Sadakatsizlik
İlişkilerde önemli yeri olan sadakatsizlik konusuna değinmek istiyorum. Güven duygusunun ihlali söz konusudur. Çok farklı tanımlamaları olsa da bireylerin kültürel yapıları içinde sadakatsizliği nasıl algılladıkları önemli rol oynar. Geçmişten günümüze kadar taşınan ve her yeni kuşakta da varlığını sürdüren bir durumdur. Sadakatsizlik sonrasında ilişkinin sağlıklı yürütülme ihtimali var mıdır? Ne dersiniz?
İşte bu sorunun cevabı kişiden kişiye ve içinde yetiştiği kültürün etkisiyle farklılıklar gösterir. Öncelikli olarak her iki tarafın da sorunu aşmaya gönüllü ve istekli olması önemlidir.
Bir çift terapisti olarak konuya baktığımda, sürecin şu şekilde ilerlediğini görüyorum. İlk karşımıza çıkan ret etme ve inişli çıkışlı duyguların yaşandığını gözlemleriz. Sonrasında durumun kabulü ile gelişen depresif duygular ve bununla birlikte ilişkinin yok olduğunun düşünülmesi gibi en olumsuz otomatik düşünceler yaşanılır. İlişkide yeniden güven oluşturulunca, çiftin içinde oluşan umut ile gelecek yeniden yapılandırılır.
Sadakatsizlik üzerine yapılmış birkaç çalışmadan söz etmek isterim.
Sadakatsizlik, pek çok araştırmaya konu olmuştur.
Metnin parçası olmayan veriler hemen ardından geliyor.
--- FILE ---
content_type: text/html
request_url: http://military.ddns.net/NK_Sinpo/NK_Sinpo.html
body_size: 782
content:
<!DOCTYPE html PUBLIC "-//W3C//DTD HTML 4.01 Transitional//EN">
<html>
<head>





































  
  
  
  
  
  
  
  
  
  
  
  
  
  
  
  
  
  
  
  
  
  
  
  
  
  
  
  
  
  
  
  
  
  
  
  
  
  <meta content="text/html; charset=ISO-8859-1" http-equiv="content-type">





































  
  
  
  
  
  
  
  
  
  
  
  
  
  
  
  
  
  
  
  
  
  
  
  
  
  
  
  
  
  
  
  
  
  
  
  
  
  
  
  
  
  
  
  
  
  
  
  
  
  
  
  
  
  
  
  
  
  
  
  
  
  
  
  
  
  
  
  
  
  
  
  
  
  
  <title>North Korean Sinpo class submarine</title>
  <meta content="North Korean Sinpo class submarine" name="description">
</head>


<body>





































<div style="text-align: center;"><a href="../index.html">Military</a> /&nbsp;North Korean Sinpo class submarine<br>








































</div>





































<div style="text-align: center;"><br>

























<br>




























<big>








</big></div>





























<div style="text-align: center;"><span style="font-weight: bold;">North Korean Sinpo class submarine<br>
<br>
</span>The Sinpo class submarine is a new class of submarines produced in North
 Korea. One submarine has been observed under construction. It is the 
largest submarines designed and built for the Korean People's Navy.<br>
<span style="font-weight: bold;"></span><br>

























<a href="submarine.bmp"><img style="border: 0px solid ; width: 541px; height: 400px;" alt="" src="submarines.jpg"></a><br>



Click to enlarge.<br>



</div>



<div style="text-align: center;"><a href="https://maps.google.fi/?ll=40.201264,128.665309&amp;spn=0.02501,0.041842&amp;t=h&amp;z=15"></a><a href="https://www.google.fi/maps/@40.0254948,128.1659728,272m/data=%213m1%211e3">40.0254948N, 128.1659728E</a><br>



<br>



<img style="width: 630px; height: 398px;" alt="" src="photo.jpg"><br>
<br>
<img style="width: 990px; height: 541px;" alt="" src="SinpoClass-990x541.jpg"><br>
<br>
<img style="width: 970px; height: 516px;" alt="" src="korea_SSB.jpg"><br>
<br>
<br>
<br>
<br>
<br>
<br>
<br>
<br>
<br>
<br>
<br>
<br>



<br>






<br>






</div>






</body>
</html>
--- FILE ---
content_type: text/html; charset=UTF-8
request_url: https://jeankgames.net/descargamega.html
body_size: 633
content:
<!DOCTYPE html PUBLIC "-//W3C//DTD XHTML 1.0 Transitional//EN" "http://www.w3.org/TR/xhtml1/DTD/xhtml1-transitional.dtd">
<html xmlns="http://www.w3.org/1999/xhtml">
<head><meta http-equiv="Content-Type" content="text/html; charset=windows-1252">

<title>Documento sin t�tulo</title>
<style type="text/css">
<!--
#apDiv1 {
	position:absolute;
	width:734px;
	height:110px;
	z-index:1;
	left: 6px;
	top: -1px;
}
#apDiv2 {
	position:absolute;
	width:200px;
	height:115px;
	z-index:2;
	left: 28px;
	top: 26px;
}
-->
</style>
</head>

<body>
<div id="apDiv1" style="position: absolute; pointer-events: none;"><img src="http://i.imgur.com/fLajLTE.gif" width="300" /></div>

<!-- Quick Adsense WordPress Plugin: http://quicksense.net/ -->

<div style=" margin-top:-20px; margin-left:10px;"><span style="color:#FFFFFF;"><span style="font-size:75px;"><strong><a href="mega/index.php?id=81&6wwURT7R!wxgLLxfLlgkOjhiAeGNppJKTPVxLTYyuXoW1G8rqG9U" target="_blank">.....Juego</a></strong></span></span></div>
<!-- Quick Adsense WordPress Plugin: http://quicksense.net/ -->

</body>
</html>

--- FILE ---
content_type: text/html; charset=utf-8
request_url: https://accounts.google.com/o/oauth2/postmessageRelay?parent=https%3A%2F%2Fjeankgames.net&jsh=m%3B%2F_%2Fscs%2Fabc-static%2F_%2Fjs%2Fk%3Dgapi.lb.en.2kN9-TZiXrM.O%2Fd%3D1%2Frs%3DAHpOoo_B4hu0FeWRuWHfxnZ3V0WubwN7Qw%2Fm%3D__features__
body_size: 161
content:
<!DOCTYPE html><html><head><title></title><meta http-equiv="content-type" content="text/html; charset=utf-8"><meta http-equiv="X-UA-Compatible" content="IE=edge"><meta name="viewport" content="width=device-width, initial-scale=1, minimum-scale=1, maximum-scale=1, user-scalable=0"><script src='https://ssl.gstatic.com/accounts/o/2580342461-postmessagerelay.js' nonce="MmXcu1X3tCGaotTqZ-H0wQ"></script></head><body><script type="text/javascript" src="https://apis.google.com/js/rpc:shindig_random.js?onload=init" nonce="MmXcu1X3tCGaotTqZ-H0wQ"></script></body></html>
Scheinkman (2005), sadakatsizlik yaşantısının ne kadarının söyleneceği üzerinde durmuş ve bu konuda hiçbir açıklama yapmayı zorunlu görmezken, kişilerin kendilerinin konuşulacak miktarı belirlemelerine saygı göstermiştir. Başka bir yaklaşımda, yaşanılan durumun şeffaf bir şekilde paylaşılması gerektiği, sır olarak kalırsa tedavinin mümkün olamayacağı ifade edilir.
Sadakatsizlik dile getirilip kabul edildikten sonra tedavi sürecine geçilir. Davranışçı çift terapisi, duygu odaklı terapi, birleştirici davranışçı çift terapisinin umut verici sonuçlar verdiğini (Blow 2008) ve sadakatsizlik sorunu ele alındığında çiftlerin genel stres seviyelerinde önemli ölçüde azaltıcı etki gösterdiği görülmektedir.
Aynı şekilde bağışlanma odaklı bilişsel davranışçı yaklaşımın çifti güçlendirici olduğu kadar aynı zamanda önleyici rolünün olduğu da görülmektedir. Bağışlama, çiftlerin darılma, öç alma, cezalandırma gibi daha kısır döngüye iten davranışlara kapılmalarını engeller. Özellikle olumlu bağışlamanın karşıdaki eşte anlamayı arttırdığını, kızgınlık duygularının azaldığı gibi ve evlilik doyumu ile ilişkili olduğu görülmektedir.
Sadakatsizliğin en çok desteklenen yaklaşımlarından biride Synder, Baucom ve Gordon (2008) tarafından geliştirilen bütünleştirici bir yaklaşımdır. Bu yaklaşım üç aşamadan söz etmektedir.
1- İlk etki ile uğraşma: Bu aşamada eşlere ilişkilerdeki kriz durumlarındaki duygularını yönetme ve karar verme becerileri ele alınır.
2- Bağlamı açıklama ve anlam bulma: Eşlerin ilişkilerini ve ilişki dışındaki koşullarda kendilerini evlilik dışı ilişki yaşamaya yatkın kılan etmenleri incelemeleri rehberlik edilir.
3- Hayata Devam Etme: Bu aşamada ise, bağışlama ile ilgili düşünceleri su yüzüne çıkartılır. Evlilik dışı ilişkide yaraları sarma çabaları ele alınır. Ayrıca, kendilerine, gelecekteki sadakatsizlik durumlarından korumak için evliliklerini güçlendirecek müdahaleler öğretilir.
Bunları yaparken çiftler arasında ilişkileri için umut uyandırmak önemlidir.
Sadakatsizlik bir halk sağlığı sorunu olarak ele alınıyor olsaydı, bir salgın olarak nitelendirilirdi. Nitekim sadakatsizlik, her yeni kuşakta yaygın olan bir durumdur. Sizce bu yaygınlığın nedenleri nelerdir? Kendi yaşantınızda ailelerin bundan nasıl etkilendiğine şahit oldunuz mu?